Given the above we think it's impossible to count 'downloads' of media files from log file analysis unless the software has an intelligent algorithm designed specifically for that purpose. For example, it would need to group all requests for a specific media file from the same IP within a set time period (say 30 minutes) and count that as one download. As far as I'm aware there isn't any log file analysis software on the market which can offer that functionality.
I did a quick Google search to find out more about podcast/video metrics / log file analysis and it does seem to be a very real, albeit niche problem. Google Analytics and other web metrics tools that use web beacons e.g. SiteStat, are not an option unless your media files are only available for download from your website i.e. no RSS or iTunes syndication etc.
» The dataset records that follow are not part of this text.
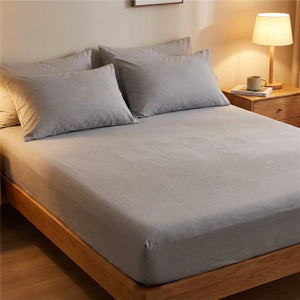 Drap housse gris dans une chambre moderne avec lampe de chevet allumee le soir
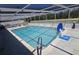 A refreshing in-ground pool with a basketball hoop, and plenty of space for entertaining at 3309 Rock Valley Dr, Holiday, FL 34691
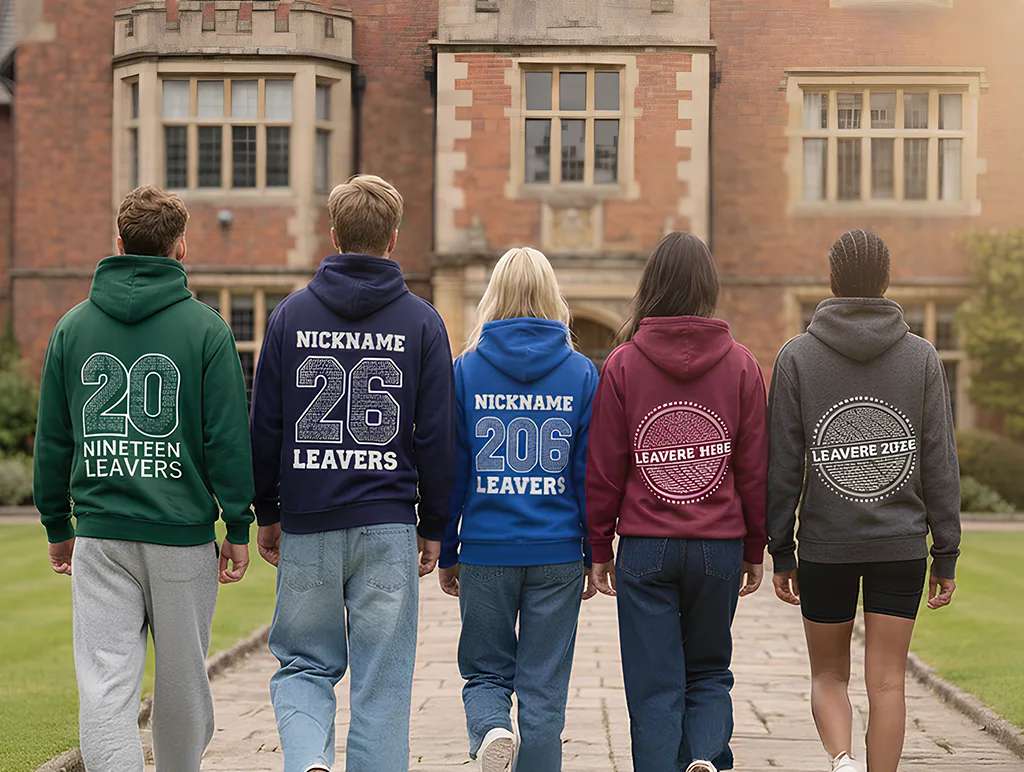 University students holding yearbooks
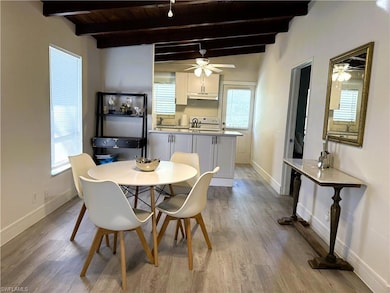 Dining room featuring wood ceiling, light hardwood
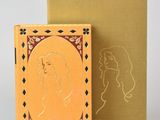 a book with a picture of a woman on it next to a box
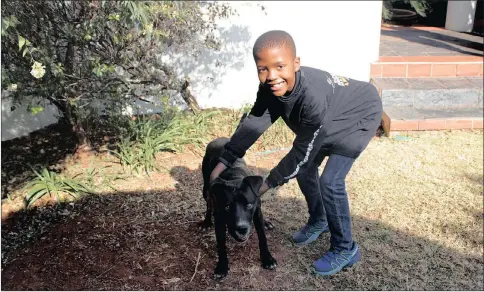  ?? PICTURE: DIMPHO MAJA/AFRICAN NEWS AGENCY (ANA) ?? LITTLE BRAVE HEART: Retshegofa­ditswe “Tshego” Hatang, 10, with his beloved dog. The youngster made it to the second highest peak on Mt Kilimanjar­o to help raise funds for sanitary pads.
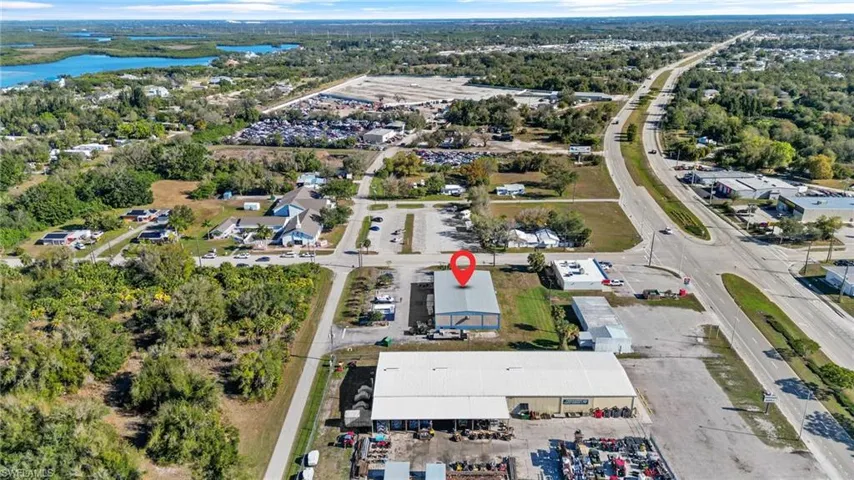 Aerial overview of property's location with a large body of water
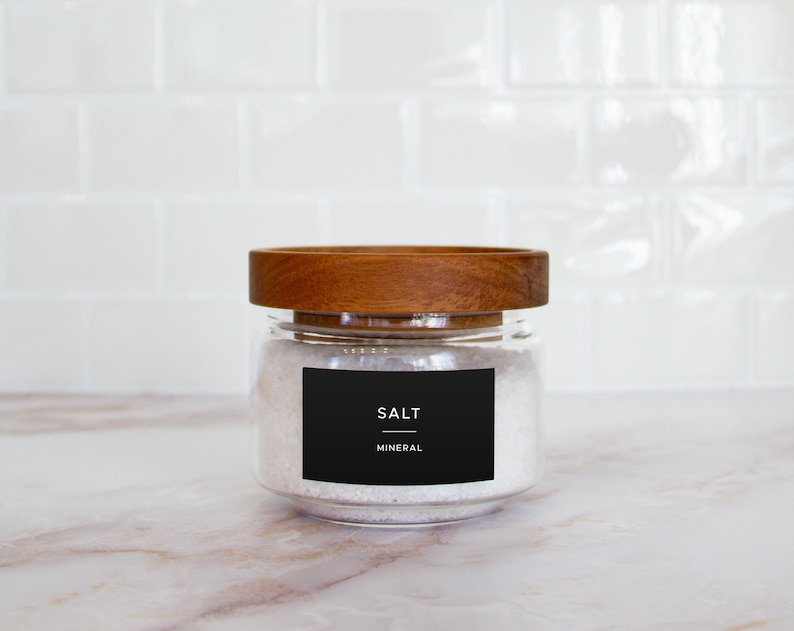 Op de afbeelding: Een glazen pot met een houten deksel gevuld met wit zout. De pot heeft een zwart etiket met de tekst "SALT MINERAL".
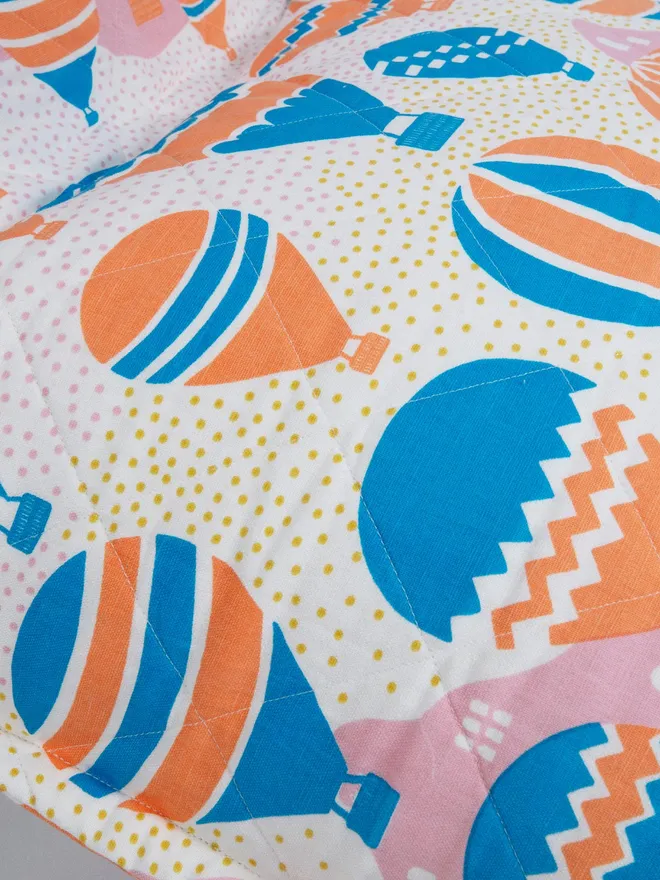 Detail of Balloons At Dawn Bean Bag Cover, a colourful bean bag with hot air balloon print.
Even then I'm not sure if they could do the job.
I think this is why companies such as podtrac and blubrry offer specialised podcast/video measurement tools using redirects as opposed to log file analysis.
Podtrac
http://podtrac.com/publisher/measurement
Blubrry
http://www.blubrry.com/podcast_statistics/
If anyone has experience or expertise in this area feel free to chime in and offer advice or correct me if I'm wrong.
Try my software. I encountered the same issue with mp3's being split into multiple streams for IPods and Iphones. It is really easy to implement and works a treat.
Github
This is probably WAY too late to help you specifically but if you have parsed your server logs and stored them somewhere sensible like a DBMS a quick bit of SQL will give you the combined results you're after. Given a very simple log table where each 206 is recorded with a 'hit time' the ip address of the endpoint and an id/foreign key of the item fetched you could run this query:
select min(hit_time) as hit_time, ip_address, episode_id
from podcast_hit
group by DATE(hit_time), ip_address, episode_id
This will group up all the 206 records and make them unique by day and user giving you more accurate stats. Hope this helps someone!